WORK REQUIRED:
Count the rows below that contain the string "years", treating uppercase and lowercase as different. Give only the number.

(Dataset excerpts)
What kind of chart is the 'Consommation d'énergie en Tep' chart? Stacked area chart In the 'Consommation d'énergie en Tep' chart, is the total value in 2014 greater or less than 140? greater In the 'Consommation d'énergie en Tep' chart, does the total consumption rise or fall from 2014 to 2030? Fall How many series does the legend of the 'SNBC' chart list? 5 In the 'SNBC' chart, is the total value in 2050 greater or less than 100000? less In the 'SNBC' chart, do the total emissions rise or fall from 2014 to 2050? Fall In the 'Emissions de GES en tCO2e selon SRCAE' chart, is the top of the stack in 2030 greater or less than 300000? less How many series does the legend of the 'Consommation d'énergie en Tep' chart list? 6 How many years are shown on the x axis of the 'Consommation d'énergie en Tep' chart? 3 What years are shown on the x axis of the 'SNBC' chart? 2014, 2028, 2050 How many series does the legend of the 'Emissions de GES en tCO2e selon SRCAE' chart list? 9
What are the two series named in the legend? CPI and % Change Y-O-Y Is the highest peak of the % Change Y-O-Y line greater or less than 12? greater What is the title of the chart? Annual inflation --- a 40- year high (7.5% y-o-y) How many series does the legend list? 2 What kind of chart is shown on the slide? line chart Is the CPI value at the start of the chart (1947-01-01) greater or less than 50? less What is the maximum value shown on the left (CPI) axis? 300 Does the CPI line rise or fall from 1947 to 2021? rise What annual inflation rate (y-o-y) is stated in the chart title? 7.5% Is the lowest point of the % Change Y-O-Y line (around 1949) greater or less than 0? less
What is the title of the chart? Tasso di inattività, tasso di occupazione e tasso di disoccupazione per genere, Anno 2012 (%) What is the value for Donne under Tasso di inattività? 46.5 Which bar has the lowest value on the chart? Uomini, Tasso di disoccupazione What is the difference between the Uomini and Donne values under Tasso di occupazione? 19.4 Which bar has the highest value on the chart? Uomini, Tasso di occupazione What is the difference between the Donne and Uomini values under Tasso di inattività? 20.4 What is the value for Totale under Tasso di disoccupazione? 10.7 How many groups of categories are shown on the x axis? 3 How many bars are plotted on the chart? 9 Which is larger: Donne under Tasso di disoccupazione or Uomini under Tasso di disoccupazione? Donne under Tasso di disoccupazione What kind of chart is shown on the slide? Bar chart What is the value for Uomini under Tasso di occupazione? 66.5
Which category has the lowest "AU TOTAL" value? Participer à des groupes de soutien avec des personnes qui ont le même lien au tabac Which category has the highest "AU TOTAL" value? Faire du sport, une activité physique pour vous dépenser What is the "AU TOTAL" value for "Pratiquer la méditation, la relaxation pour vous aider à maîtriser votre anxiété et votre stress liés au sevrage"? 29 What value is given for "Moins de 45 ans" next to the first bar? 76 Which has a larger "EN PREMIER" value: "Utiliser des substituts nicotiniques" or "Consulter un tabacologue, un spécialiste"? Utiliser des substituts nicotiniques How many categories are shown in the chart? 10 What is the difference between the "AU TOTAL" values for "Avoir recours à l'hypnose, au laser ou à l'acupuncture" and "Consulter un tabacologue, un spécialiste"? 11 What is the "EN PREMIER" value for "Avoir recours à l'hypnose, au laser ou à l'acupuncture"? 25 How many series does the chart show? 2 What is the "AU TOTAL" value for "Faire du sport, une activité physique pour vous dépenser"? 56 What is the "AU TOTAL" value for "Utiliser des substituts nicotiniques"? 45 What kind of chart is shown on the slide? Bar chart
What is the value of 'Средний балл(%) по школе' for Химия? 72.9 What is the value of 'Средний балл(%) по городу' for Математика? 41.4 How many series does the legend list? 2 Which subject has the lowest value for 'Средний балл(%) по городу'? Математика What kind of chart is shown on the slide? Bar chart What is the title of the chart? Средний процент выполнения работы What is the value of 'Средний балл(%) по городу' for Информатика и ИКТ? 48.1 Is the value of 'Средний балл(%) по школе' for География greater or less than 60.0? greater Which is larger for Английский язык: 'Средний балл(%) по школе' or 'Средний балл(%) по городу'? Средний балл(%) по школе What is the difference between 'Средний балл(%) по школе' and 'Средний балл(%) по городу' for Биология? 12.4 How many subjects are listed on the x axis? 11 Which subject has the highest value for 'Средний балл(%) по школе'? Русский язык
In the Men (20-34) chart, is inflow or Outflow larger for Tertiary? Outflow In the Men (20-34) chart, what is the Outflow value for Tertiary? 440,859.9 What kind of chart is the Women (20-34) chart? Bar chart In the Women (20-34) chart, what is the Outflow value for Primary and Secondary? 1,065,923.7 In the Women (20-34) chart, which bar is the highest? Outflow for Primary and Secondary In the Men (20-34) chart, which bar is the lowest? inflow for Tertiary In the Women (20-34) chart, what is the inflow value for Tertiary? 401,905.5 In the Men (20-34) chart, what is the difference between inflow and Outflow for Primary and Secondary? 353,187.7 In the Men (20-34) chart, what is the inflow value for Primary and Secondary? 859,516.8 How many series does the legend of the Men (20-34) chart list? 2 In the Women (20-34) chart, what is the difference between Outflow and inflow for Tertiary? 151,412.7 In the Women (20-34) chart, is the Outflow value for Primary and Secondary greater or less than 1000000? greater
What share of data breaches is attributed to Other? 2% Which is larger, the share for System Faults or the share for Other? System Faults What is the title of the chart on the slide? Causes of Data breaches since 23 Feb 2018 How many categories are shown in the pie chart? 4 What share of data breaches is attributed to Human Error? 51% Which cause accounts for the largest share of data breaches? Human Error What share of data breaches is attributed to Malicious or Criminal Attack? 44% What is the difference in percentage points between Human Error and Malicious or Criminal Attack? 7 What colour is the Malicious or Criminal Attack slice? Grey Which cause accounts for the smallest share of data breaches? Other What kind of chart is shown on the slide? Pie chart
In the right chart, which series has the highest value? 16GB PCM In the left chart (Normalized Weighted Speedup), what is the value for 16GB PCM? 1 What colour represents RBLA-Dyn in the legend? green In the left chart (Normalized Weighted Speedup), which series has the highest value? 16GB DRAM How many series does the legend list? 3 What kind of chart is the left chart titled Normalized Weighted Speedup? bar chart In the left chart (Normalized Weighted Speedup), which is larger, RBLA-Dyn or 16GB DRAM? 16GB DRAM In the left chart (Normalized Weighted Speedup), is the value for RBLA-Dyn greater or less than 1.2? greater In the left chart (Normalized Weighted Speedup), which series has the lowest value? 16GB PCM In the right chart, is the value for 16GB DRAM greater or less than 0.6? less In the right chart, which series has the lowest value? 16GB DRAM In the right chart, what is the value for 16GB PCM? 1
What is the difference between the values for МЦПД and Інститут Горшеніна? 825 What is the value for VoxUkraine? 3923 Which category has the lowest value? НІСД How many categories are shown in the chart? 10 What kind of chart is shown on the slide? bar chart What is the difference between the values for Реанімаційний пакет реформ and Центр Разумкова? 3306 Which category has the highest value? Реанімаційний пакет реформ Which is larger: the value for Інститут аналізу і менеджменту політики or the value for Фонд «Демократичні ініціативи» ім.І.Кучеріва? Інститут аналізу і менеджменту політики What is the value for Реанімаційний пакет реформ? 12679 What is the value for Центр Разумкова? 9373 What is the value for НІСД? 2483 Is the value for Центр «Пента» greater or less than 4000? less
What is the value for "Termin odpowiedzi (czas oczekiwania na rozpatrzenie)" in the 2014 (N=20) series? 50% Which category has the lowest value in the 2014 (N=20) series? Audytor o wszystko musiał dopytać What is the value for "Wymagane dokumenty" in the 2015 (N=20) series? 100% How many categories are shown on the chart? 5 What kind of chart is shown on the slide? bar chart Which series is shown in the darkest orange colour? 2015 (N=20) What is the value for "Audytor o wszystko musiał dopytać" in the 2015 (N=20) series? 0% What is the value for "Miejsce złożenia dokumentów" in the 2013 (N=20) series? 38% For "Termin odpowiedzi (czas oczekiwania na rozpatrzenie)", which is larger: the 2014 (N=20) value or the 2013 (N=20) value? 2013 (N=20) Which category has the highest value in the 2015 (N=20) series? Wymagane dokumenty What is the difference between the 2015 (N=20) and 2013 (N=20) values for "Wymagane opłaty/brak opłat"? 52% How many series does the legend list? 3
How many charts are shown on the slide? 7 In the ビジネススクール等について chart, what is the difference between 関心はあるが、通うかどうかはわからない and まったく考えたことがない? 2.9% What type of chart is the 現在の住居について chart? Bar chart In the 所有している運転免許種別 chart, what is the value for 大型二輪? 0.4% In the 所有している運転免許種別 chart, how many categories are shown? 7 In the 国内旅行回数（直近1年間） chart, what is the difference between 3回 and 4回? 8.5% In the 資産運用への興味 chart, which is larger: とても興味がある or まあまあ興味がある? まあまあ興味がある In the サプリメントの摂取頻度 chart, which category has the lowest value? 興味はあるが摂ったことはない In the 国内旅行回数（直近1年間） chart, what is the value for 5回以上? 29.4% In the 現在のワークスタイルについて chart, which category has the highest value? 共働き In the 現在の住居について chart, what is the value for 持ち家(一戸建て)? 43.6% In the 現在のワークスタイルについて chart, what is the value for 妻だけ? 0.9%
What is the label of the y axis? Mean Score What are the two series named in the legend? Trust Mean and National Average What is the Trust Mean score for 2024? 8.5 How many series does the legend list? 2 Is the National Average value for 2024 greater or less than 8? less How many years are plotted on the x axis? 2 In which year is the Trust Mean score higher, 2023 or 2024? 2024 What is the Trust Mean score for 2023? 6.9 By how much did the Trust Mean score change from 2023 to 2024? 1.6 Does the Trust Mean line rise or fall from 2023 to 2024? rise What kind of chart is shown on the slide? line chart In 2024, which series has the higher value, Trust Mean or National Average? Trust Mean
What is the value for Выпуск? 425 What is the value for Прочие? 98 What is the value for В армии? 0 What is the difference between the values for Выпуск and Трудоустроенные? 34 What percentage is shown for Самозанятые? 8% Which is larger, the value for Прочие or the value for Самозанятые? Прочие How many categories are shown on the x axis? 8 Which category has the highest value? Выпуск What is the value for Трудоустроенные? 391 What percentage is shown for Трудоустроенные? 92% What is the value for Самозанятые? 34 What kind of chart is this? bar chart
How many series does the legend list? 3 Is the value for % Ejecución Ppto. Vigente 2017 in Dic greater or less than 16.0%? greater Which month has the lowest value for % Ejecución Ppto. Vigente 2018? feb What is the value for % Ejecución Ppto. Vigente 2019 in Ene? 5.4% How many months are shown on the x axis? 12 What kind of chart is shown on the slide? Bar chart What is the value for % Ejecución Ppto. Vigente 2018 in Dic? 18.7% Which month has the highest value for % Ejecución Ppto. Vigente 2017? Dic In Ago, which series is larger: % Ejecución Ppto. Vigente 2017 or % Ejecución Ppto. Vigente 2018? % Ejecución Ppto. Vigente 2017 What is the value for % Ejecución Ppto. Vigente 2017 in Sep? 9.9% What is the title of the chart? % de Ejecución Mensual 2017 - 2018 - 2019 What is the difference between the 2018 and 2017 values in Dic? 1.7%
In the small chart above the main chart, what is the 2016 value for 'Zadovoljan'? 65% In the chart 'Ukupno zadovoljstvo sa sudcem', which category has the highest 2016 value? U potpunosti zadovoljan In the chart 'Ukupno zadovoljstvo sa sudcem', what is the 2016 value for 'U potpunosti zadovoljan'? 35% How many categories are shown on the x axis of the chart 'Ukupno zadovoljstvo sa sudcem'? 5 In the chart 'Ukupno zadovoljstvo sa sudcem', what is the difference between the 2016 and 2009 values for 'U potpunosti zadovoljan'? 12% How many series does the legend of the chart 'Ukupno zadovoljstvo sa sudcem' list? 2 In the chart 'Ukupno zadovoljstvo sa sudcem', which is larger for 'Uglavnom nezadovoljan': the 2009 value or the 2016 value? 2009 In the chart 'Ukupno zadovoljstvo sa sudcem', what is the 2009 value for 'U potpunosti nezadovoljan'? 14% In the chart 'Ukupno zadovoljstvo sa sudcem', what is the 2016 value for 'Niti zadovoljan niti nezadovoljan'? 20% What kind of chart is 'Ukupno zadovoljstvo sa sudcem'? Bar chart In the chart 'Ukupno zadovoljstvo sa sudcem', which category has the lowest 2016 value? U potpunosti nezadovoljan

EXERCISE OUTPUT:
2